The other night I perused a few online news articles and their comment sections. There was an article on CNN’s webpage called Let’s Talk About Sex…And Cancer. One person who commented said a couple of minimally offensive things regarding the complaint that cancer patients have a hard time feeling sexual during and after treatment. This person said things like these are “First World problems” (implying that since we don’t live in a Third World country and have problems like starvation and war, cancer patients should just stop whining about surviving cancer) and “I really don’t think I would be too worried about sex if I was surviving cancer.” In the thread in which many objected to the latter remark, this person admitted to not having cancer. Duh, that was pretty clear.
At any rate, the stupidity of these comments distracted me from another well-meaning but ignorant comment, in the same article, made to a woman detailing how her mastectomy scars made her feel. The well-meaning person who responded said something like “oh so sorry, can’t you get reconstruction?” Ugh! Eye-roll, snort of derision (from me). The first person patiently explained how reconstruction isn’t some magical solution. But at lease the well-meaning, ignorant person had some compassion. It makes me re-think my complaints of all the stupid (but well-intentioned) things people say to cancer patients. I can forgive it if the comment comes from compassion. Comments like “I really don’t think I would be too worried about sex if I was surviving cancer,” when spoken by someone without cancer—not so much.
Sadly, this recent stupidity reminded me of something I read several months ago, in the comments to 10 Things Not To Say To A Cancer Patient by Suleika Jaouad, New York Times ‘Well’ columnist. One awful person commented that people should not have to walk on eggshells (meaning watching what he or she says) around those with cancer, and goes on to say things like “be brave & suck it up. Everybody dies.”
Wow. I wonder if these people realize how easy it is to say these kinds of awful things when they aren’t the ones doing the dying, the coping with cancer treatments. Or are they?
This is where the inspirational quotes come in for me. I think of a popular inspirational quote I’ve seen on Tumblr frequently, saying something to the effect that everyone you run into has fought or is fighting something, has experienced some modicum of struggle. I think the quote is supposed to make the reader less judgmental and motivated to show compassion, even when other people say or do stupid things—we don’t know what is going on with that person. I think back to my life before cancer. Did I have struggles? Absolutely, but they were nothing compared to cancer, cancer was bigger than all my previous struggles combined. OK, it is possible the commenters troubling me today survived rape/abuse, or drug addiction, or maybe another kind of life-threatening disease. But the insensitivity of the words makes me doubt that. I’m not suggesting that people who’ve gone through horrible things all wind up being compassionate people incapable of saying such ugly things. I mean hell, look at the crap I write, I can be pretty unafraid of confronting some awful truths, but I don’t think I am deliberately ugly or mean, I hope I do not come off that way.
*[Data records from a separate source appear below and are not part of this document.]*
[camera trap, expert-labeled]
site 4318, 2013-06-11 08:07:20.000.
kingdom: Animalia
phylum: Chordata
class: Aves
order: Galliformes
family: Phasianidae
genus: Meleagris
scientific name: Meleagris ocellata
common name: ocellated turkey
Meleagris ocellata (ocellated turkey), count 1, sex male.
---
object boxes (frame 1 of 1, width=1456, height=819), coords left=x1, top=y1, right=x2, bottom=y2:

Which brings me to a popular (on Tumblr) quote by Elisabeth Kübler-Ross: “The most beautiful people we have known are those who have known defeat, known suffering, known struggle, known loss, and have found their way out of the depths. These persons have an appreciation, a sensitivity, and an understanding of life that fills them with compassion, gentleness, and a deep loving concern. Beautiful people do not just happen.” The comments in my first paragraph lack sensitivity, compassion and concern, and were made by one who admits to not have faced cancer. The comment in response to “10 Things Not…” also lacks sensitivity, but the bitterness in the words might be because the person has suffered great loss and has no pity left for anyone else facing disaster. Or maybe I wish to make an excuse for his or her comment because my own suffering-induced compassion kicking in? I want to believe that this person is just bitter, and really isn’t that ignorant and cruel, but deep down, I would not be surprised if he or she truly is that ignorant and cruel.
Which finally brings me tone last inspirational quote, which only seems attributed to Twitter, saying “some people were born to be lucky, others were born to be fighters”.
So as a cancer patient I was born to not only to fight the disease, but idiot comments as well? Maybe. Many would say, so don’t read these kinds of articles and the comments that go along with them. But you cannot hide from stupid comments, I got them quite a bit in the early days of cancer and I was shocked and unable to respond. Now that I am wiser and more aware of the sheer amount of insensitivity out there, I can handle the day-to-day, face-to-face so much better; I mind the comments less, and have some prepared responses. Am I a born fighter? Yep, bring on the stupid comments, I got answers.